To investigate the expression of key genes during this process, we selected several DEGs that may be related to tiller bud outgrowth though in-depth analysis of transcriptome data. qRT-PCR was conducted in this study. Dormancy-associated gene-1 (DRM1) and dormancy-associated MADS-box/SHORT VEGETATIVE PHASE-like genes (DAM/SVP), known as negative regulators for axillary bud outgrowth and branching [35, 36]. As shown in Fig. 8, compared to the non-BAP-treated plants of P. callosum, BAP-treated plants of P. callosum showed decreased expression of these two dormancy-associated genes during bud outgrowth process. In P. ‘SCBG Yingchun’, the relative mRNA level of PcDRMH1 showed more than 7-fold lower than that in control plants of P. callosum during stage 0–3, and the expression level of PcSVP gene followed the same trend as that in BAP-treated plants of P. callosum. This indicated that BAP may induce the release of dormancy in tiller buds and promote tiller development. Furthermore, the expression of the gene involved in ABA catabolism (PcCYP707A) was below the initial level at S0 but rose dramatically after BAP treatment, while the expression level of PcCYP707A in control plants of P. callosum and P. ‘SCBG Yingchun’ did not show significant differences during stage 0–3. The auxin transporter gene PcPIN1 exhibited a significantly up-regulated expression pattern during the tiller outgrowth process in BAP-treated P. callosum and P. ‘SCBG Yingchun’, compared with the control plants of. This suggests that BAP affects the regulation of ABA catabolism and IAA transport during tiller bud outgrowth stage.

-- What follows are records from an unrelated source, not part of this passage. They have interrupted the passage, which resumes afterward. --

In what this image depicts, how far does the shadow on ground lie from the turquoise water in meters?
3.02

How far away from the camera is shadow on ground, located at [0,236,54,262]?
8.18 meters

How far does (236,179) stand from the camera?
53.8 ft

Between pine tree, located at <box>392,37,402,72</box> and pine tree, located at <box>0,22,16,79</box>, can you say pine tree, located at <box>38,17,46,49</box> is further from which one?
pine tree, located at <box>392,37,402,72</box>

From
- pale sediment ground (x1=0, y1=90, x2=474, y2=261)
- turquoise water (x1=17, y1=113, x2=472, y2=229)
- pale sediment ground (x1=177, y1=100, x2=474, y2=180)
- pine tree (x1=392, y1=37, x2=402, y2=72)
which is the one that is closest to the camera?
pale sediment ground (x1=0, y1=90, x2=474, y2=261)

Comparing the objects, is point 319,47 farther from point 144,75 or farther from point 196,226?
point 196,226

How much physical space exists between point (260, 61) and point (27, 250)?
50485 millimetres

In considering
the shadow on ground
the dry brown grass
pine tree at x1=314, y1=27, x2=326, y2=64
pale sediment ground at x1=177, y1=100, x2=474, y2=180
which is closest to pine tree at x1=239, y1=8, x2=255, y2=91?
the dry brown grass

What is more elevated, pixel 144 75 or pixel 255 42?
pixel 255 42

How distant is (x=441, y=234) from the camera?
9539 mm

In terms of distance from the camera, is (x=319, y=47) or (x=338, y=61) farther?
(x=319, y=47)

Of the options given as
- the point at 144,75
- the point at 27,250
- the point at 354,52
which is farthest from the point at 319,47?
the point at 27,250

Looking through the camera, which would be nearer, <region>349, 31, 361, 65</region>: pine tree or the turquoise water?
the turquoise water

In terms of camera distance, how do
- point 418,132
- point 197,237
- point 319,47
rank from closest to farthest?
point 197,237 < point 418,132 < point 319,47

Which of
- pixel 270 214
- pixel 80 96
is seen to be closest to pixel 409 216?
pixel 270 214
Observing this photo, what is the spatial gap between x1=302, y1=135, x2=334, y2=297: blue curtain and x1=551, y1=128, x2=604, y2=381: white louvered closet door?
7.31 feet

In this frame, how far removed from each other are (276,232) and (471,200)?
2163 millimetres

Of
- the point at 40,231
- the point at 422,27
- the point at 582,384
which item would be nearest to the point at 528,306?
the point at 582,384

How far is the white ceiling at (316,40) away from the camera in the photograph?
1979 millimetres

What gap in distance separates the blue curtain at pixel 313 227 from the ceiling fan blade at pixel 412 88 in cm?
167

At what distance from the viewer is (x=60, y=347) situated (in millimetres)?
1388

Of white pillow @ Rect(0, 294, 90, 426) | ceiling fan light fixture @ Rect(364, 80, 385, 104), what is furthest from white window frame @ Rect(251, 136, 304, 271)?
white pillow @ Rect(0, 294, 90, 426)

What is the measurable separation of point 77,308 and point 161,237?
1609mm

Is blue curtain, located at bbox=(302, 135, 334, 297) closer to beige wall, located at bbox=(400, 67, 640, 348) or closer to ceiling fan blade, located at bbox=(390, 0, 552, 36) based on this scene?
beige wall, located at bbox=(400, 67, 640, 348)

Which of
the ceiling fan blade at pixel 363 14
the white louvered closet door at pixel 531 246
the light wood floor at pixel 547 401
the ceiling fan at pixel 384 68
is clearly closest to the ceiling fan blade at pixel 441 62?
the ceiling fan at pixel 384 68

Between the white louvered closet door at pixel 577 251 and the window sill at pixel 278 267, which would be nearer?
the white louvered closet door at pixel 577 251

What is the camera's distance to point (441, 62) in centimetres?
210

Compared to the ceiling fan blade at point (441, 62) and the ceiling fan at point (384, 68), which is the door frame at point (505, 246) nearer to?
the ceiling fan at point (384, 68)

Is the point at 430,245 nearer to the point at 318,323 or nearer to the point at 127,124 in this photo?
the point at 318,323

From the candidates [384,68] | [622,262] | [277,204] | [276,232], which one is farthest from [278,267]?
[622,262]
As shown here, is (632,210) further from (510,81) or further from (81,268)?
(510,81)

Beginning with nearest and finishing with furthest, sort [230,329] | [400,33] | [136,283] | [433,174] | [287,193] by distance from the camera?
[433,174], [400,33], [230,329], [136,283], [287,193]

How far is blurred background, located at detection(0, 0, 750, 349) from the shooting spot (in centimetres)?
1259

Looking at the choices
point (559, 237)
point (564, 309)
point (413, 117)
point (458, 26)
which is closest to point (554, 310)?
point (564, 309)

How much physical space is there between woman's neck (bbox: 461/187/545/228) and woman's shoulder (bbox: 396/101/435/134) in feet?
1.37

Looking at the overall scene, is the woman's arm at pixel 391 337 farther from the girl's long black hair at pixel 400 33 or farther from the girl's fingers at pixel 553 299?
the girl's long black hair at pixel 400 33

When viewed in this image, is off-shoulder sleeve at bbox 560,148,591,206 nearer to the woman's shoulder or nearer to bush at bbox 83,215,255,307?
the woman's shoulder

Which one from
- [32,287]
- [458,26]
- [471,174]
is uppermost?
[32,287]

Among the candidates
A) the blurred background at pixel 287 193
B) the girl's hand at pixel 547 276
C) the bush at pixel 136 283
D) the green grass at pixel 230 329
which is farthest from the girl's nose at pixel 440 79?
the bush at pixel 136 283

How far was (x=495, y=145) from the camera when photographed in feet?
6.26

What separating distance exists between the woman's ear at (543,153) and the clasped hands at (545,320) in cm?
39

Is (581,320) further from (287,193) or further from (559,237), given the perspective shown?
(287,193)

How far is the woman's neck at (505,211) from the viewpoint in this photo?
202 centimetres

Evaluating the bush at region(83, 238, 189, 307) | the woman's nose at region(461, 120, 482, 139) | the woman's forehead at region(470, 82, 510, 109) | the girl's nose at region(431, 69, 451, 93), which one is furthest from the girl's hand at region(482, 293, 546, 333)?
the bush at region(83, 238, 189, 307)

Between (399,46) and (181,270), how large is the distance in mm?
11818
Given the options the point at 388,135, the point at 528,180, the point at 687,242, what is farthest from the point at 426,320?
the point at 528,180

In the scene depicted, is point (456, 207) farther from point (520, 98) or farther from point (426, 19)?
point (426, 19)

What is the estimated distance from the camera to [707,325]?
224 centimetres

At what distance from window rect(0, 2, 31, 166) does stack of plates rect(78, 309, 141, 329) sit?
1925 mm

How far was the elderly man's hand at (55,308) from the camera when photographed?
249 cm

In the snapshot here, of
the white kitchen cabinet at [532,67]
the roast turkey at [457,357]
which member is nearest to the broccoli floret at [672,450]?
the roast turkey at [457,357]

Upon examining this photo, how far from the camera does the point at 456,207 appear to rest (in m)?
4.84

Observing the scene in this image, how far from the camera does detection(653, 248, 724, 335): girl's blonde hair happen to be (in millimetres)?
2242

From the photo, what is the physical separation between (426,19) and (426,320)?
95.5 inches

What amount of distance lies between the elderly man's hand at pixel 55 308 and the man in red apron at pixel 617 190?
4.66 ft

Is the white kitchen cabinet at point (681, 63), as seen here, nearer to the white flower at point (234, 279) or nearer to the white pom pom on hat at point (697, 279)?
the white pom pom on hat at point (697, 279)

Validation of gene expression using qRT-PCR
We selected 12 DEGs related to endogenous hormone and sugar synthesis, metabolism and transport, as well as axillary bud formation and maintenance, and verified the accuracy of transcriptome data by qRT-PCR (Fig. 9). Consistent with the transcriptome data, qPCR showed that the expression levels of two genes involved in SLs biosynthesis and signaling (CCD8B, D14), and 3 genes involved in sugar biosynthesis and transporter (TPS7, TPP6, STP7) were the highest in S2 stage among the four tiller bud development stages. We also used qPCR to evaluate the expression profiles of 4 genes involved in CTKs biosynthesis and catabolism (LOG3, CKX10, CKX5, RR2) and 3 genes involved in auxin biosynthesis and transport (YUC2, PIN1C, ABCB19). Two CTKs catabolism genes (CKX5 and CKX10) and one gene RR2, which is a negative regulator of CTKs signaling pathway,showed significant up-regulation after 400mg/L BAP treatment. one IAA synthesis gene and two transport genes showed the same trend. The expression of LOG3 increased first, then decreased and then increased in the four stages of tiller growth under 400mg/L exogenous BAP treatment. SCL18 (BMK_Unigene_356084) is a gene related to axillary bud formation, and the relative expression of qRT-PCR showed no significant difference in the four stages of tiller bud. The relative qRT-PCR expression of the gene TB1 (BMK_Unigene_308669), which inhibits axillary bud elongation and growth, was significantly down-regulated at S1 stage. The relative expression levels of the target genes obtained by qRT-PCR were consistent with the FKPM of each gene.